En fait, il aura fallu également l’expression massive du flux inouï et unanime du dégoût du Tunisien lambda envers les dirigeants politiques. Ce n’est qu’alors que ces derniers ont feint d’entamer leurs exercices contorsionnistes. Il y a également le sursaut citoyen et les différentes initiatives de la société civile en vue du sauvetage in extremis, qui a tôt fait de mettre à nu l’incurie profonde des politiques. Une fois l’opinion mondiale alertée, quelques gouvernements amis ont répondu aux émouvants appels à l’aide de notre population sinistrée. Ainsi cette dernière fut-elle profondément secouée, saisie des pires et non moins légitimes attentes et préventions.

Mourez, mourez, y a rien à espérer

En fait, les derniers mois ont été éprouvants. En effet, les deux têtes de l’exécutif ont continué à s’escrimer autour de la oiseuse bataille des prérogatives politiques et constitutionnelles. Moyennant l’interférence du chef du Parlement avec le chef du gouvernement et contre le chef de l’Etat. Lequel assume une inimitié vigilante à leur endroit. La guerre de tous contre tous en somme.

Toutefois, une fois les malheurs de la pandémie atteignant des pics inédits et dûment constatés, nos responsables politiques se sont empressés de se débiner. Tout bonnement ils n’assument guère ce que, pourtant, ils défendaient bec et ongles. À savoir leurs plates-bandes et domaines réservés revendiqués à cor et à cri.

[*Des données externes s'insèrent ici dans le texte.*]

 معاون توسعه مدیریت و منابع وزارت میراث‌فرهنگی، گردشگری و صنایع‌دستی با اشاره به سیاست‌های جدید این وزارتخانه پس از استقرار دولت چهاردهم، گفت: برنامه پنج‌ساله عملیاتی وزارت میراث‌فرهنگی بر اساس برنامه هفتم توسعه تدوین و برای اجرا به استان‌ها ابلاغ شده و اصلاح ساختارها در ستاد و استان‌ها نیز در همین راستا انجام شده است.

Vaccinations à une allure d’escargot

Encore une fois, le malheur des Tunisiens officie, aux yeux des gouvernants, comme l’acte muet de la politique. « Mourez, mourez, nous disent-ils, y a rien à espérer ».

Manœuvres de coulisses

L’histoire retiendra, qu’aux pires moments de la pandémie, les Tunisiens se sont retrouvés dans un cruel tête-à-tête avec leur tragique destin. Aujourd’hui, enfin, les vaccins semblent rappliquer en grande quantité. Pourtant, la majorité des personnes inscrites sur les listes des vaccinés volontaires font encore antichambre. La désorganisation est encore de mise.

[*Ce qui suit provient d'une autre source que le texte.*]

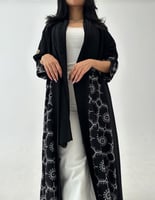 عباية رسمية كريب مع كسرات مطرزه و فتحة في الاكمام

Bien pis, des manœuvres de coulisses tendent à faire remplacer le ministre de la Santé. Le chef du gouvernement et les dirigeants d’Ennahdha veulent lui substituer le nahdhaoui Abdellatif Mekki. Ce dernier a déjà occupé le poste de ministre de la Santé à deux reprises. Tout aussi désastreuses et infructueuses l’une que l’autre. N’empêche, la ministrite aiguë le ronge.

Guerre des clans

Et puis la position de Faouzi Mehdi, l’actuel ministre de la Santé, n’est guère confortable. Médecin militaire de carrière, le chef du gouvernement, Hichem Mechichi, le considère comme un transfuge de Kaïs Saïed, président de la République. La louable irruption des médecins militaires qui vaccinent désormais à tour de bras dans toutes les régions semble attiser la colère de la majorité gouvernementale. En effet, c’est le président Kaïs Saïed qui a mis en branle ces opérations en sa qualité de chef suprême des forces armées.

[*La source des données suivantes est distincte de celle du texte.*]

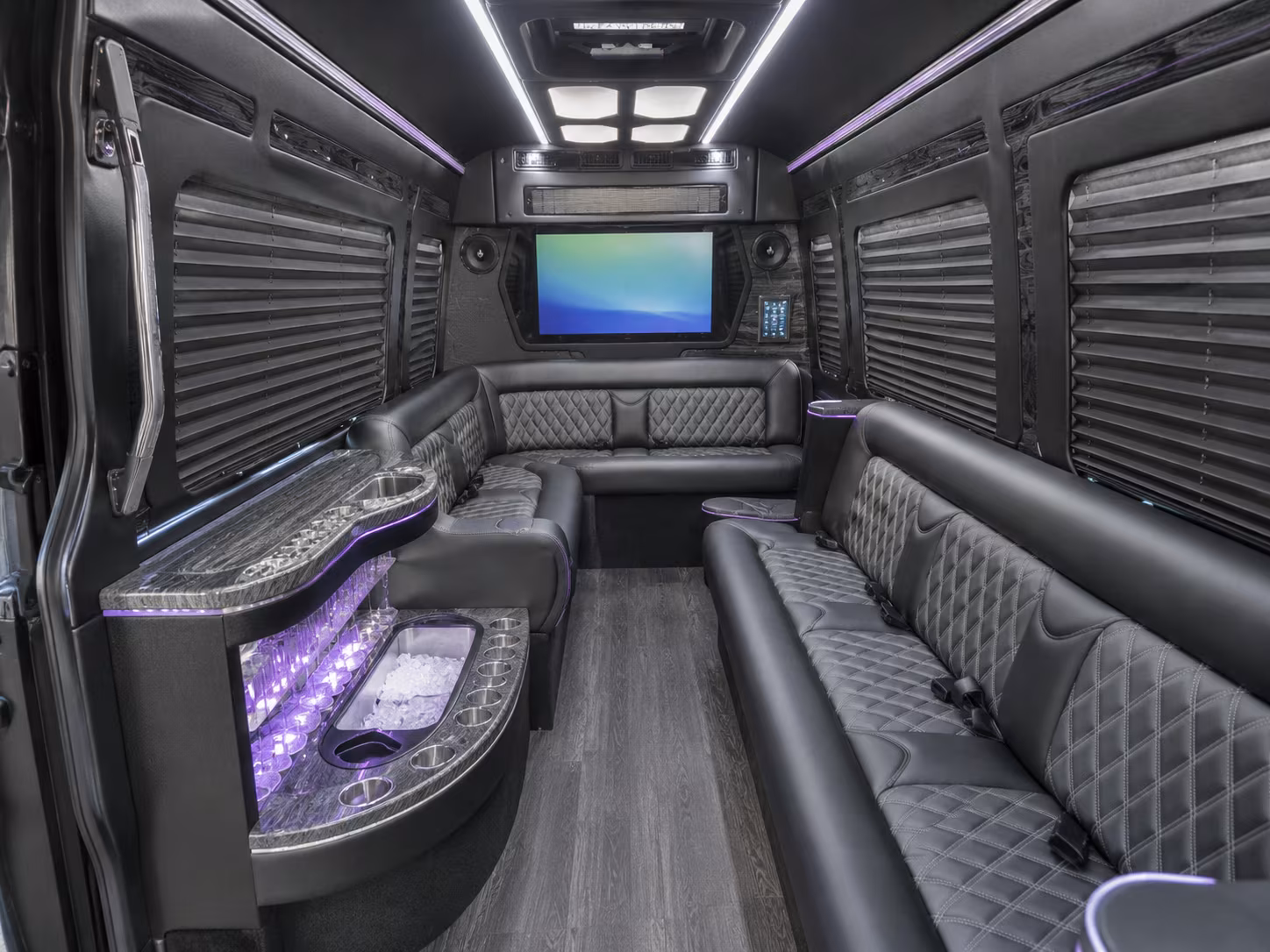 el paso party bus interior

Le ministre de la Santé est, depuis, doublement pris à partie par le gouvernement et sa coalition partisane. Son désaccord avec certains de ses plus proches collaborateurs est criante. Ils occupent leur fauteuil au siège du gouvernement plutôt que dans leur département. Les charges répétées de certains députés d’Ennahdha au Parlement à l’encontre du ministre de la Santé en disent long là-dessus. En effet, il fait les frais de la guerre des clans. Pourtant, la guerre contre la pandémie et ses tournures dramatiques et meurtrières plaident en faveur des rangs serrés plutôt que dispersés et antagoniques.

Foire d’empoigne

D’ailleurs, le Parlement s’apparente davantage à une foire d’empoigne qu’à une haute institution de la République. En fait, on y croise les fers et on y guerroie à loisir. Les images retransmises sur la chaîne TV nationale en dégoûtent plus d’un. Les citoyens ne comprennent même pas l’enjeu réel des empoignades. C’est flou, à la limite du crapuleux, et ça sent le souffre.

Parlement ou ring de boxe ?

En fait, l’extraversion de divers responsables politiques tunisiens ne fait guère de doutes. Certains sont acquis à l’axe Qatar-Turquie, d’autres aux Émiratis, aux Saoudiens ou à d’autres puissances régionales ou internationales. En sciences politiques, la IVème République française est qualifiée de République des crises. Vingt-trois gouvernements s’y étaient succédé en onze ans. Chez nous, ça vire à la République des pantins. Et cela semble parti pour officier à perpétuelle demeure.